OpenAI asegura 8 GW de capacidad de IA en Ohio: el mayor avance en infraestructura

El mercado de la inteligencia artificial continúa reconfigurando el mapa energético de Estados Unidos, y el reciente movimiento de OpenAI es una clara prueba de ello. La compañía ha asegurado oficialmente alrededor de 8 GW de capacidad de cómputo en el innovador campus PORTS-Pike Technology Campus, ubicado en el condado de Pike, Ohio. Esto no es solo un contrato, sino una apuesta estratégica por el dominio a largo plazo en la carrera por la infraestructura de IA.
La estructura del acuerdo es impresionante: 4,25 GW de capacidad están fijados como volumen base, y una opción por 3,8 GW adicionales brinda a OpenAI flexibilidad para escalar según crezca la demanda. El operador y propietario del centro de datos será SB Energy, que tomará la instalación en un arrendamiento de 20 años. La primera fase, con el lanzamiento de 800 MW, está programada para 2028, lo que indica un ritmo de construcción serio en medio de la escasez global de recursos de cómputo.
Un elemento clave del acuerdo es la participación de NVIDIA. Una inversión de $1.500 millones en SB Energy convierte a la compañía en el proveedor exclusivo de infraestructura de cómputo de IA para este campus. Esto no es solo una inyección financiera, sino una simbiosis: NVIDIA proporciona la base tecnológica y OpenAI garantiza la demanda. Esta alianza fortalece la integración vertical en un sector donde el control sobre los chips y la energía se convierte en un factor decisivo.

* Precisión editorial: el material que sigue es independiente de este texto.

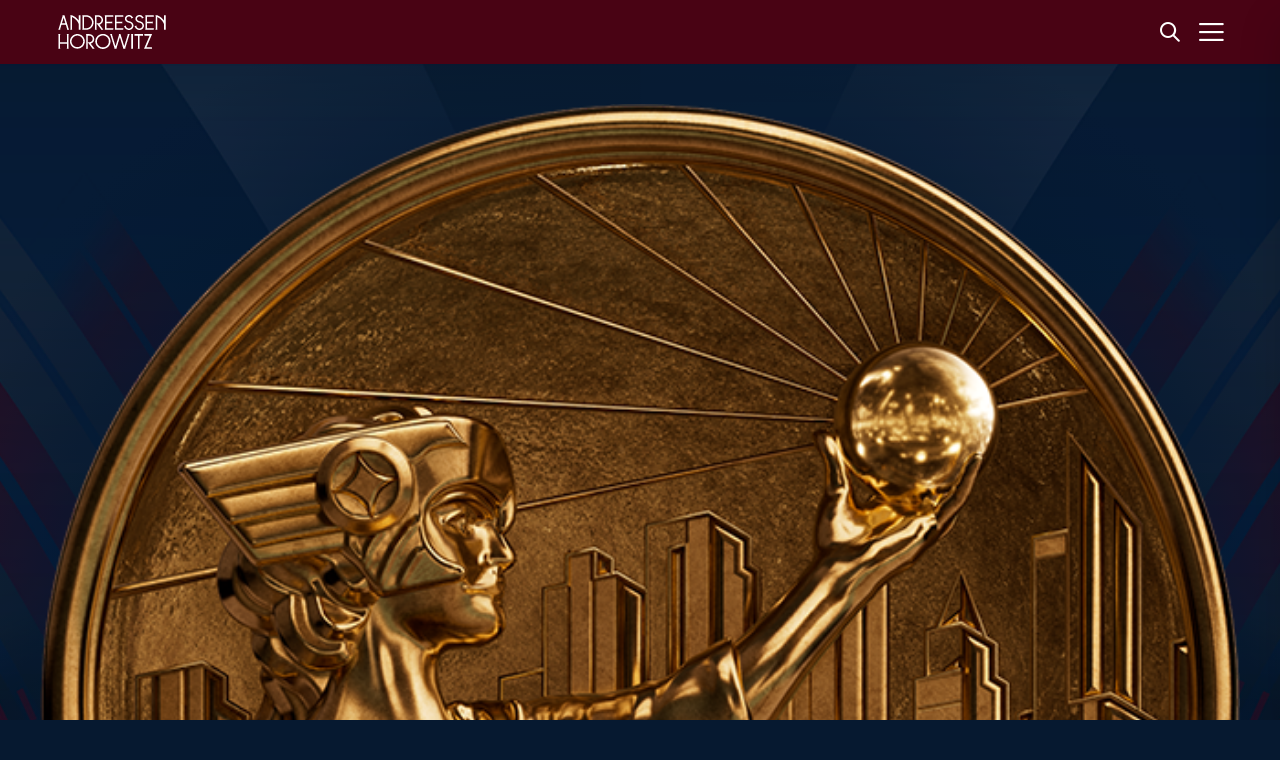

--- FILE ---
content_type: image/svg+xml
request_url: https://a16z.com/wp-content/themes/a16z/assets/images/icon-search.svg
body_size: -675
content:
<svg width="79" height="79" viewBox="0 0 79 79" fill="none" xmlns="http://www.w3.org/2000/svg">
<path d="M77.53 75.2617L54.1012 51.8328C58.9676 46.4297 61.9584 39.3058 61.9584 31.4791C61.9582 14.6731 48.2853 1 31.4792 1C14.6731 1 1 14.6731 1 31.4792C1 48.2854 14.6731 61.9584 31.4792 61.9584C39.306 61.9584 46.4297 58.9676 51.8329 54.1013L75.2616 77.53C75.5749 77.8433 75.9855 78 76.3959 78C76.8063 78 77.2167 77.8433 77.5301 77.53C78.1566 76.9034 78.1566 75.8882 77.53 75.2617ZM31.4792 58.75C16.4433 58.75 4.20843 46.5166 4.20843 31.4792C4.20843 16.4418 16.4433 4.20828 31.4792 4.20828C46.5151 4.20828 58.75 16.4417 58.75 31.4792C58.75 46.5168 46.5151 58.75 31.4792 58.75Z" fill="#D0D1DB" stroke="#D0D1DB"/>
</svg>
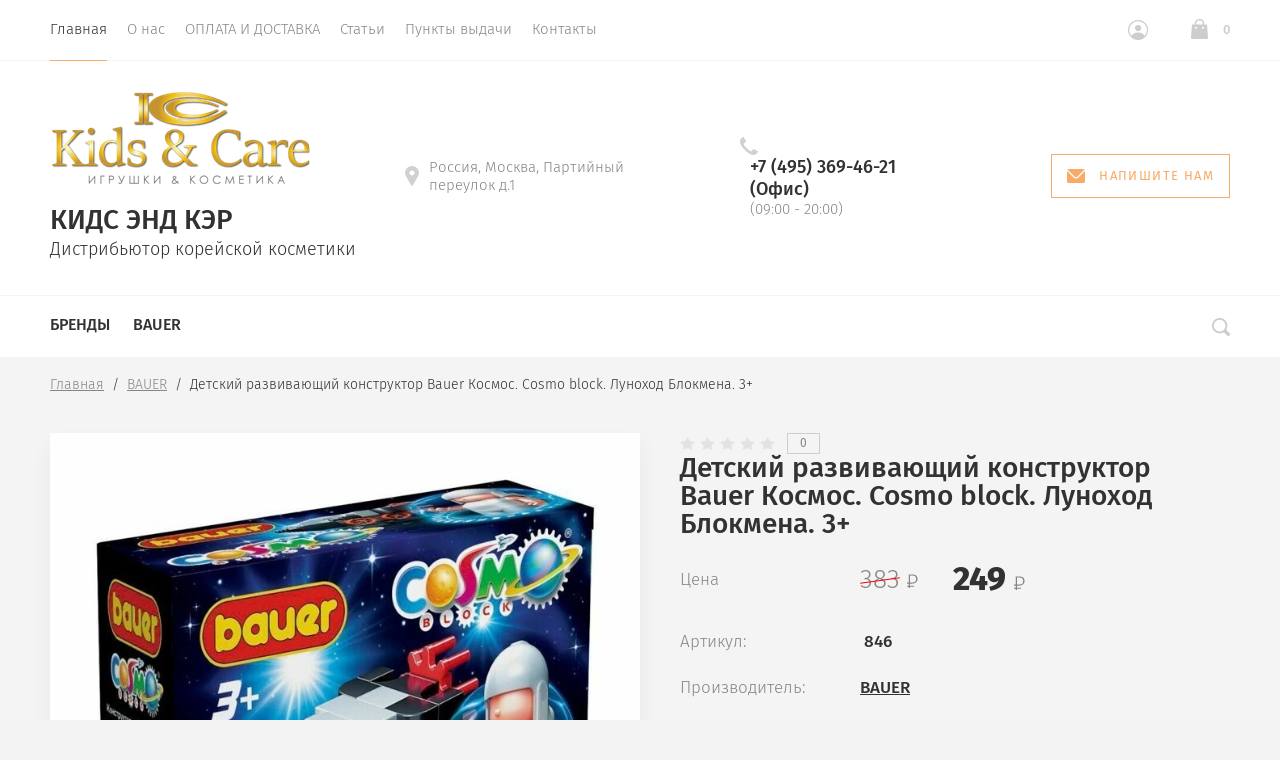

--- FILE ---
content_type: text/css
request_url: https://koreancare.ru/t/images/__csspatch/1/patch.css
body_size: 27
content:
html .slider .slider_item::after { background-color: rgba(0, 0, 0, 0); }
html .tiles_wrap__left .tile_in_wrap::after { background-color: rgba(0, 0, 0, 0); }
html .tiles_wrap__right .tile_item .tile_in_wrap::after { background-color: rgba(0, 0, 0, 0); }


--- FILE ---
content_type: text/javascript
request_url: https://counter.megagroup.ru/768f4fd36a2bb8b40a7c66768ef824f8.js?r=&s=1280*720*24&u=https%3A%2F%2Fkoreancare.ru%2Fmagazin%2Fproduct%2Fdetskij-razvivayushchij-konstruktor-bauer-kosmos-cosmo-block-lunohod-blokmena-3&t=%D0%94%D0%B5%D1%82%D1%81%D0%BA%D0%B8%D0%B9%20%D1%80%D0%B0%D0%B7%D0%B2%D0%B8%D0%B2%D0%B0%D1%8E%D1%89%D0%B8%D0%B9%20%D0%BA%D0%BE%D0%BD%D1%81%D1%82%D1%80%D1%83%D0%BA%D1%82%D0%BE%D1%80%20Bauer%20%D0%9A%D0%BE%D1%81%D0%BC%D0%BE%D1%81.%20Cosmo%20block.%20%D0%9B%D1%83%D0%BD%D0%BE%D1%85%D0%BE%D0%B4%20%D0%91%D0%BB%D0%BE%D0%BA%D0%BC%D0%B5%D0%BD%D0%B0.%203%2B&fv=0,0&en=1&rld=0&fr=0&callback=_sntnl1764847476100&1764847476100
body_size: 96
content:
//:1
_sntnl1764847476100({date:"Thu, 04 Dec 2025 11:24:36 GMT", res:"1"})

--- FILE ---
content_type: image/svg+xml
request_url: https://koreancare.ru/thumb/2/q2yzAQkNSI5IxYblPb5lzQ/25r22/d/fb.svg
body_size: 223
content:
<svg 
 xmlns="http://www.w3.org/2000/svg"
 xmlns:xlink="http://www.w3.org/1999/xlink"
 width="11px" height="21px">
<path fill-rule="evenodd"  opacity="0.6" fill="rgb(0, 0, 0)"
 d="M10.618,0.409 C9.432,0.171 8.520,-0.007 7.274,-0.007 C3.687,-0.007 2.258,1.659 2.258,4.634 L2.258,6.806 L0.008,6.806 L0.008,10.318 L2.258,10.318 L2.258,21.000 L6.636,21.000 L6.636,10.318 L9.827,10.318 L10.131,6.806 L6.636,6.806 L6.636,5.111 C6.636,4.158 6.727,3.564 8.125,3.564 C8.642,3.564 9.462,3.653 10.070,3.772 L10.618,0.409 Z"/>
</svg>


--- FILE ---
content_type: application/javascript
request_url: https://cp.onicon.ru/loader/5c6aa8feb887eee8778b47ff.js
body_size: 364
content:
// @copyright MegaGroup © 2012 - 2018, megagroup.ru
// 2025-05-27 18:04:54
// D: false 7 7
(function (o,n,c) {
  'use strict';
  o[c] = o[c] || function() {(o[c].x=o[c].x||[]).push(arguments)};
  var s = n.createElement('script'); s.type = 'text/javascript'; s.charset="utf-8";
  s.async = true; s.src = "https://client.onicon.ru/visitor.js?v=4.4.92";
  o[c]('init', {ver:'4.4.92',lang:'ru',staticClient: 'https://client.onicon.ru',siteId:'5c6aa8feb887eee8778b47ff',server:'wss://n3.onicon.ru',initTime:new Date()});
  n.getElementsByTagName('head')[0].appendChild(s);
})(window, document, 'Onicon');


--- FILE ---
content_type: image/svg+xml
request_url: https://koreancare.ru/thumb/2/cKniG2sIvM5o5SY_cGr_mQ/25r22/d/ig.svg
body_size: 534
content:
<svg 
 xmlns="http://www.w3.org/2000/svg"
 xmlns:xlink="http://www.w3.org/1999/xlink"
 width="22px" height="22px">
<path fill-rule="evenodd"  opacity="0.6" fill="rgb(0, 0, 0)"
 d="M15.648,22.000 L6.352,22.000 C2.843,22.000 -0.000,19.156 -0.000,15.648 L-0.000,6.351 C-0.000,2.844 2.843,0.000 6.352,0.000 L15.648,0.000 C19.156,0.000 22.000,2.844 22.000,6.351 L22.000,15.648 C22.000,19.156 19.156,22.000 15.648,22.000 ZM19.921,6.063 C19.921,3.830 18.112,2.021 15.880,2.021 C15.880,2.021 13.535,1.904 11.240,1.904 C8.671,1.904 6.121,2.021 6.121,2.021 C3.888,2.021 2.078,3.830 2.078,6.063 C2.078,6.063 2.020,8.679 2.020,11.201 C2.020,13.552 2.078,15.821 2.078,15.821 C2.078,18.054 3.888,19.863 6.121,19.863 C6.121,19.863 8.644,19.979 11.125,19.979 C13.522,19.979 15.880,19.863 15.880,19.863 C18.112,19.863 19.921,18.054 19.921,15.821 C19.921,15.821 20.037,13.552 20.037,11.201 C20.037,8.679 19.921,6.063 19.921,6.063 ZM16.861,6.409 C16.127,6.409 15.532,5.815 15.532,5.081 C15.532,4.348 16.127,3.753 16.861,3.753 C17.594,3.753 18.189,4.348 18.189,5.081 C18.189,5.815 17.594,6.409 16.861,6.409 ZM11.000,16.688 C7.859,16.688 5.312,14.141 5.312,10.999 C5.312,7.858 7.859,5.312 11.000,5.312 C14.141,5.312 16.688,7.858 16.688,10.999 C16.688,14.141 14.141,16.688 11.000,16.688 ZM11.000,7.275 C8.975,7.275 7.333,8.917 7.333,10.942 C7.333,12.967 8.975,14.608 11.000,14.608 C13.025,14.608 14.666,12.967 14.666,10.942 C14.666,8.917 13.025,7.275 11.000,7.275 Z"/>
</svg>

El proyecto va mucho más allá de un solo centro de datos. El plan incluye la construcción de 10 GW de nueva generación eléctrica, algo crítico para la sostenibilidad del sistema energético de la región. Además, se destinarán $4.200 millones a la modernización de la red eléctrica regional, y el fondo de bienestar público del condado recibirá $80 millones. Esto es una señal: los gigantes de la IA ya no pueden ignorar el contexto social e infraestructural de sus ambiciones.
Para el mercado, este es un evento emblemático. Confirma que la demanda de capacidad de IA pasa de la fase de proyectos piloto a la fase de escalamiento industrial. Ohio se convierte en un nuevo centro de la economía digital, y acuerdos como este marcarán la pauta para futuros convenios en todo el país.
Mi análisis: Esto no es solo una expansión corporativa, sino un punto de inflexión para la industria. El control sobre los recursos energéticos y la capacidad de cómputo se convierte en un activo estratégico tan importante como los propios algoritmos. Dado el ritmo de adopción de la IA, quienes no aseguren su capacidad hoy corren el riesgo de quedar rezagados para 2030.